Quantum computing poses a threat to data; the race towards Q-day is on

A quantum computer capable of breaking the encryption that protects bank transactions, business plans, energy infrastructure, health data, public records and military secrets does not yet exist. And yet, we should already be concerned about it. Because encrypted information and communications intercepted today may be decrypted tomorrow, when a sufficiently powerful quantum machine is capable of breaching the mathematical shield that protects them. Right at this very moment, hackers, criminal organisations, secret services, states or competing industries may already be at work implementing the ‘harvest now, decrypt later’ strategy: collect today, decrypt tomorrow.

This ‘tomorrow’ has a name: it’s called Q-Day – the day that will mark a watershed between the ‘before’ – a world protected by classical cryptography – and the ‘after’ – a world that can only be considered secure if it adopts post-quantum cryptography systems.

The stakes are extremely high. According to a study by the Hudson Institute, a US think tank, a hypothetical quantum attack on the Fedwire funds service – the system managed by the Fed that enables banks, financial institutions and government agencies to transfer funds in real time and with complete security – could, on its own, cause damage and losses amounting to 2,000 billion dollars. At present, it is not possible to pinpoint exactly when ‘Q-Day’ will arrive. The quantum computers available today are still a long way from having the scale, stability and error-correction capabilities needed to pose a genuine threat to current cryptographic systems. However, the threat is growing along two fronts: on the one hand, the hardware, stability and capabilities of quantum computers are improving; on the other, the computational resources required to carry out an attack are decreasing.

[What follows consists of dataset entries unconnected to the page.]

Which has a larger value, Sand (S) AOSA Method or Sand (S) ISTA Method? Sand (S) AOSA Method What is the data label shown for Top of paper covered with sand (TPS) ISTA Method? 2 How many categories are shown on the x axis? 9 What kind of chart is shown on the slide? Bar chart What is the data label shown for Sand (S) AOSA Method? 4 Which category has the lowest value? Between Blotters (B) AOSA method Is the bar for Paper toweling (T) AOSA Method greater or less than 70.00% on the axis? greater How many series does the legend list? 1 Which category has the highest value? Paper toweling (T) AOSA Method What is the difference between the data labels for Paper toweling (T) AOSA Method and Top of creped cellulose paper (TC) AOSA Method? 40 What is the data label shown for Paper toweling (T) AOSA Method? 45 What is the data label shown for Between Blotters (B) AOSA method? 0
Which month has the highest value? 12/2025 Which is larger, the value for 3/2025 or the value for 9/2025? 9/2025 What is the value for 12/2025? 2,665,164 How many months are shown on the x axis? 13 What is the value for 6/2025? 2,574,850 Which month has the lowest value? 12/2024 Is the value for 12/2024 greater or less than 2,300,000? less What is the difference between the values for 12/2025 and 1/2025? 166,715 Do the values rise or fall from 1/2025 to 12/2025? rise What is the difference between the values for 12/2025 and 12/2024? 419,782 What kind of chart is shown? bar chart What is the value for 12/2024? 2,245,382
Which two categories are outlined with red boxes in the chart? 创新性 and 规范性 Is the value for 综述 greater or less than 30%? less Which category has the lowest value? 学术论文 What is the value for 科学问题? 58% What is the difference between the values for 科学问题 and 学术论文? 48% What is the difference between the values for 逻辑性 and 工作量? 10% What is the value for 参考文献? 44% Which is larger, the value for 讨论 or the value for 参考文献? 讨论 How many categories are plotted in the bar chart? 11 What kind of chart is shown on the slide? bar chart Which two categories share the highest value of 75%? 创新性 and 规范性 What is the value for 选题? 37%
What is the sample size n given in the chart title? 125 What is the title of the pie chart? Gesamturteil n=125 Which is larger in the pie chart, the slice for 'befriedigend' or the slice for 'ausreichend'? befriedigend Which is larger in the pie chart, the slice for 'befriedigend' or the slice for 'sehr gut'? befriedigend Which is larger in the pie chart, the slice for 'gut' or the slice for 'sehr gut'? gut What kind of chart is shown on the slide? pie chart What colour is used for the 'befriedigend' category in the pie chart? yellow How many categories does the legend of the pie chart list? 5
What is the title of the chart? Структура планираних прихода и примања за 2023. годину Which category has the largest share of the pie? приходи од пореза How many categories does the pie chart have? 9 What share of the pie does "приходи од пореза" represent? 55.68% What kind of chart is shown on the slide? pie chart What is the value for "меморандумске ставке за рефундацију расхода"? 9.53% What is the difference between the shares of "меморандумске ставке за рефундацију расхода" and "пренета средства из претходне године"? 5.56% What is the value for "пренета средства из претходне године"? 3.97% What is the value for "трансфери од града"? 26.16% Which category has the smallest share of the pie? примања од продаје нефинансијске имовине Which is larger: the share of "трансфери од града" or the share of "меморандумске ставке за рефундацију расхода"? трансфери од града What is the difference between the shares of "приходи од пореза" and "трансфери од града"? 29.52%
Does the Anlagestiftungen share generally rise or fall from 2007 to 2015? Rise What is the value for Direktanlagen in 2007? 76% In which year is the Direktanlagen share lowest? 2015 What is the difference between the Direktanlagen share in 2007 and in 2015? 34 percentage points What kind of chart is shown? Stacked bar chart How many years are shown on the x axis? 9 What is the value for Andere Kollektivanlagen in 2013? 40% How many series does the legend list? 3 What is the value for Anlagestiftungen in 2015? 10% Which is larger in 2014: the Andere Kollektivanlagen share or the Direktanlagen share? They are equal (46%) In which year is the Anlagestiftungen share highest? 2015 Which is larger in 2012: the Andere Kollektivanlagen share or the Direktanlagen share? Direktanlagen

Q-Day will occur at the point where these two curves intersect. Most experts estimate that this day could arrive as early as 2030, with a probability of between 5 and 15 per cent, rising to 50 per cent by 2035. These figures should be treated with caution, not as a prophecy. However, even a limited probability becomes significant when essential services, information assets and strategic infrastructure – which cannot be reconfigured overnight – are at stake.

In this scenario, the timeline for the transition to post-quantum cryptography becomes a decisive factor. To understand this, the so-called ‘Mosca theorem’ – named after the researcher Michele Mosca – is useful. It is based on the principle that the risk of a security system being breached becomes a real possibility when the time required to migrate security systems, added to the period during which the data must remain confidential, exceeds the estimated time remaining until the arrival of a technology capable of breaching those very systems. To put it another way, and considering the most widely accepted scenario – namely, a 5–15 per cent probability that ‘Q-Day’ will occur by 2030: if a government currently holds sensitive data whose confidentiality must be guaranteed at least until 2030 and anticipates that the migration of its security systems to post-quantum cryptography will take more than four years, its data is already at risk. The organisation is already vulnerable. The ‘theorem’ demonstrates that waiting until Q-Day to adapt means being certain to be too late.